──────── Source document ────────

Note 7.  Commitments and Contingencies

 

We are involved in ongoing legal and regulatory proceedings.  Other than those described in the following paragraphs, there were no material changes to our disclosures of commitments and contingencies from our Annual Report on Form 10-K for the fiscal year ended January 28, 2012 and our Quarterly Report on Form 10-Q for the quarterly periods ended April 28, 2012 and July 28, 2012.

 

Employee Claims

 

Ragano Claim

 

On July 11, 2011, the Company was served with a lawsuit filed in the California Superior Court in and for the County of San Mateo by Anita Ragano, as a purported class action proceeding on behalf of herself and all current and former hourly retail employees employed by Michaels stores in California. We removed the matter to the U.S. District Court for the Northern District of California on August 9, 2011. The complaint was subsequently amended to add an additional named plaintiff, Terri McDonald. The lawsuit alleges that Michaels stores failed to pay all wages and overtime, failed to provide its hourly employees with adequate meal and rest breaks (or compensation in lieu thereof), failed to timely pay final wages, unlawfully withheld wages and failed to provide accurate wage statements and further alleges that the foregoing conduct was in breach of various laws, including California’s unfair competition law. The plaintiffs seek injunctive relief, compensatory damages, meal and rest break penalties, waiting time penalties, interest, and attorneys’ fees and costs. On August 10, 2012, we reached a tentative class-wide settlement with plaintiffs and the Court granted preliminary approval on October 26, 2012. A final approval hearing is scheduled for March 1, 2013.  The settlement, if approval is granted, will not have a material effect on our consolidated financial statements, and was accrued as of October 27, 2012.

──────── Entries ────────

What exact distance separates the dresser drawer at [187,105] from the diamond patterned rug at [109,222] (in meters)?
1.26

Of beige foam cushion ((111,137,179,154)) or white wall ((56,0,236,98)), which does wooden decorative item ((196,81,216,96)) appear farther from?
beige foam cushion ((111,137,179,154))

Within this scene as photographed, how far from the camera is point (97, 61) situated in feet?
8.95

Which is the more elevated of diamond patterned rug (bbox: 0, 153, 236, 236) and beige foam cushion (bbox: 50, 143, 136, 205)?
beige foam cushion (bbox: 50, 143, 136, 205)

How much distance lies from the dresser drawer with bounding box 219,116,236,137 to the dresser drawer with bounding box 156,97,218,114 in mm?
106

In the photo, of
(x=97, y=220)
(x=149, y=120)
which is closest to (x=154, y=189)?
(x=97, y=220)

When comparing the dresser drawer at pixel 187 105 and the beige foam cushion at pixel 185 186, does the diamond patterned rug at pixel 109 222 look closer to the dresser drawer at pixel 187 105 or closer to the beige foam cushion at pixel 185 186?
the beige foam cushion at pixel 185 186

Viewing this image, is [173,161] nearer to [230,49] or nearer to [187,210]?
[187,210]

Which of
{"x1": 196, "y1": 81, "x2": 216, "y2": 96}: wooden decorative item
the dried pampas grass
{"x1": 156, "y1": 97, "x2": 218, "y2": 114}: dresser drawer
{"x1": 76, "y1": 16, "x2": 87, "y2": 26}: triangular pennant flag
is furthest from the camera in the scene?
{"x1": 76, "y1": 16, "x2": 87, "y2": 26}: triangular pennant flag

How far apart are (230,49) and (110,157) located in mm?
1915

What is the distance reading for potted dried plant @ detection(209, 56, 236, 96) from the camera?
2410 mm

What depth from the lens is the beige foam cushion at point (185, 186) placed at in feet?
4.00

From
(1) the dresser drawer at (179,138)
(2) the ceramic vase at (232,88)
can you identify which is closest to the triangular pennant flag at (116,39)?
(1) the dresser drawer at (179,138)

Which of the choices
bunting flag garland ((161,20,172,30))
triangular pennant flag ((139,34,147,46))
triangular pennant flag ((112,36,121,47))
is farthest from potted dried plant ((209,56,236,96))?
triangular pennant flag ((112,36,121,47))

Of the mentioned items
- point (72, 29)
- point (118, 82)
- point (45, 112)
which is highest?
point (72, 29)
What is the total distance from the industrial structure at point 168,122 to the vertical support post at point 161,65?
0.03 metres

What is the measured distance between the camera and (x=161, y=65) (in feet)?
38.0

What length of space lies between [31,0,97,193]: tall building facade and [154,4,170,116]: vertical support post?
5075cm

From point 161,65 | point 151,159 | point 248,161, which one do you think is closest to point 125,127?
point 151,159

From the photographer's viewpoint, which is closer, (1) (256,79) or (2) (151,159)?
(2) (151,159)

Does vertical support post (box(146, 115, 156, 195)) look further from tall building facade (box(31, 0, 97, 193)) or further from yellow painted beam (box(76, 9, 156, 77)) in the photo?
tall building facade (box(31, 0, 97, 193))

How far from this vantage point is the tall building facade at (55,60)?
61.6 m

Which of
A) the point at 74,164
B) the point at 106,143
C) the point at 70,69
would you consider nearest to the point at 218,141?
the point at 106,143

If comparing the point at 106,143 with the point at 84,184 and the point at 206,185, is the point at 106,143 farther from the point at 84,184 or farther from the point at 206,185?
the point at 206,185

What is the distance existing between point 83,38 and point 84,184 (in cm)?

────────

Please reproduce everything in the commitments and contingencies note from "We are involved" down to "and July 28, 2012.". The lines aren't needed here.

• _Answer to this task_
We are involved in ongoing legal and regulatory proceedings.  Other than those described in the following paragraphs, there were no material changes to our disclosures of commitments and contingencies from our Annual Report on Form 10-K for the fiscal year ended January 28, 2012 and our Quarterly Report on Form 10-Q for the quarterly periods ended April 28, 2012 and July 28, 2012.